KORDANEWS – Saat bulan suci Ramadan datang, beragam tradisi dan manfaat yang akan dilakukan. Salah satunya tradisi bagi-bagi bubur untuk berbuka puasa di salah satu masjid tertua di Kota Palembang, Al Mahmudiyah.
Setiap hari pada bulan puasa, masjid yang lebih poluler disebut Masjid Suro, yang terletak di Jalan Ki Gede Ing Suro 30 Ilir. Memasak bubur untuk disediakan kepada orang yang berbuka di masjid, bahkan bubur yang berisi daging juga dibagikan kepada warga sekitar terutama anak-anak.

Dengan dimulai sejak pukul 14:00 WIB, Koki yang membuat bubur, bernama Kartibi telah menyiapkan bahan-bahan yang dibutuhkan untuk membuat bubur, dengan tangannya yang sudah mulai menua, ia pun tak lelah mengaduk-aduk beras hingga menjadi bubur. Kartibi mengaku senang melakukan kegiatan bermanfaat seperti ini, meski lelah dirasakannya.

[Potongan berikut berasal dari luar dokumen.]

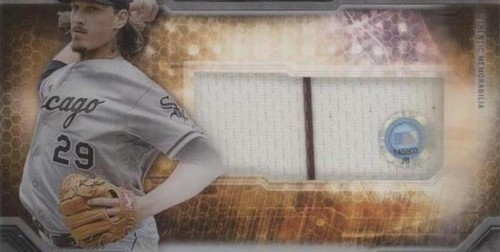 2015 Topps Strata - Jeff Samardzija #CARC-JS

Dikatakannya, untuk awal puasa perhari pihaknya memasak sekitar 5 kilogram beras. Kemudian, diatas 15 hari hingga 30 hari beras yang dijadikan bubur pun dikurangi karena banyak warga yang mengirimkan makanan juga ke Masjid.
“Bubur ini bukan hanya dimasak saja, tetapi juga diberikan daging, rempah-rempah dan juga kecap,” katanya saat ditemui di Masjid Suro Palembang, Sabtu (19/5).
Tradisi bubur gratis di salah satu masjid tertua di Kota Palembang, yang usianya telah memasuki lebih dari 100 tahun. Ia mengungkapkan tidak pernah berubah sejak tahun 1432, hingga sekarang.